The Old Man and the Pee
In a recent article on SI.com, Tom Verducci describes Major League spring training as follows:
“Spring training begins every year like some midwinter festival, demanding our attention with its abundance of light, warmth and sense of renewal, but quickly settles into a mundane Groundhog Day existence. It is little more than glorified practice, really, for what is a game of repetition.”
In the following paragraph, he goes on to reference the “necessary tedium” of spring training.
Having never been to Florida or Arizona for any purpose other than impersonating Disney mascots or chopping down insanely large cacti, we can’t speak to whether or not Verducci’s claims about the tedium of spring training are true.
However, we can say that in the midst of whatever tedium may or may not be going on this year (and perhaps every year), a handful of writers are doing a fine job of turning up some noteworthy tidbits from around the various camps.
Here are a few of the things that have caught our eye of late:
1) There’s a midget on the Giants who can throw 100 miles per hour.
Okay, in fairness, the player in question – rookie right-hander Tim Lincecum – is not technically a midget. And we only made reference to him as a midget because we once heard Mark Grace say of Billy Wagner on the Jim Rome radio show, “That midget can bring it.” And we thought that was funny.

::::::::

EXERCISES -
A – Translate this sentence from the spring training post into Spanish: "However, we can say that in the midst of whatever tedium may or may not be going on this year (and perhaps every year), a handful of writers are doing a fine job of turning up some noteworthy tidbits from around the various camps."
B – Echo the stretch of the spring training post from "In the following" through "miles per hour.", reproducing it word for word.

::::::::

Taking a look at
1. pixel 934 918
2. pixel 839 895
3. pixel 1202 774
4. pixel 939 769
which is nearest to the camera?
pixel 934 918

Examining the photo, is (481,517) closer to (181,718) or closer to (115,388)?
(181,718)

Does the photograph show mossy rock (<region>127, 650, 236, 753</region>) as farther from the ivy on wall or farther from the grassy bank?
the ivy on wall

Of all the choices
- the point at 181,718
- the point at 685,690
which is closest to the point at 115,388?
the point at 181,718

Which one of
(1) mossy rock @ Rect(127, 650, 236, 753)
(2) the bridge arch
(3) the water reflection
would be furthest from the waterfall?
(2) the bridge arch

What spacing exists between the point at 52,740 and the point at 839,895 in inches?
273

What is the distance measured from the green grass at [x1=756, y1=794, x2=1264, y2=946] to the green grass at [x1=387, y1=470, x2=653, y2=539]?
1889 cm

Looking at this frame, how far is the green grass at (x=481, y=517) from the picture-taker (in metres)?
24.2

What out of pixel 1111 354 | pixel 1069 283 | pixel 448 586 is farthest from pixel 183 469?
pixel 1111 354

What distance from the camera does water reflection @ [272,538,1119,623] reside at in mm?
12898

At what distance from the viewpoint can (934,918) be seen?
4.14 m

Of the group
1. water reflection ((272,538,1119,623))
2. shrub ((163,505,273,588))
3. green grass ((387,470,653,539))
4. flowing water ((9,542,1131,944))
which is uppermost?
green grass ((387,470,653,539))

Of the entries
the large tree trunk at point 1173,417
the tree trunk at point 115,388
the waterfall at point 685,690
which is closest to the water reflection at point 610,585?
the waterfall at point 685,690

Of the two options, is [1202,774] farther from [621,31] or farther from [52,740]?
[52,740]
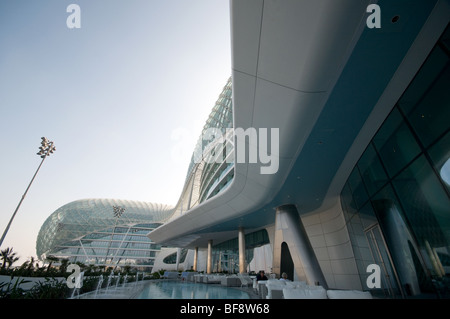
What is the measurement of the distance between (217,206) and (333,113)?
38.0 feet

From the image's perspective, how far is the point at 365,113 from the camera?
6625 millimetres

::::::::

FULL ANSWERS -
A – Sin embargo, podemos decir que, en medio del tedio que pueda o no estar dándose este año (y quizá todos los años), un puñado de escritores está haciendo un buen trabajo al descubrir algunas curiosidades dignas de mención de los distintos campamentos.

B –
In the following paragraph, he goes on to reference the “necessary tedium” of spring training.
Having never been to Florida or Arizona for any purpose other than impersonating Disney mascots or chopping down insanely large cacti, we can’t speak to whether or not Verducci’s claims about the tedium of spring training are true.
However, we can say that in the midst of whatever tedium may or may not be going on this year (and perhaps every year), a handful of writers are doing a fine job of turning up some noteworthy tidbits from around the various camps.
Here are a few of the things that have caught our eye of late:
1) There’s a midget on the Giants who can throw 100 miles per hour.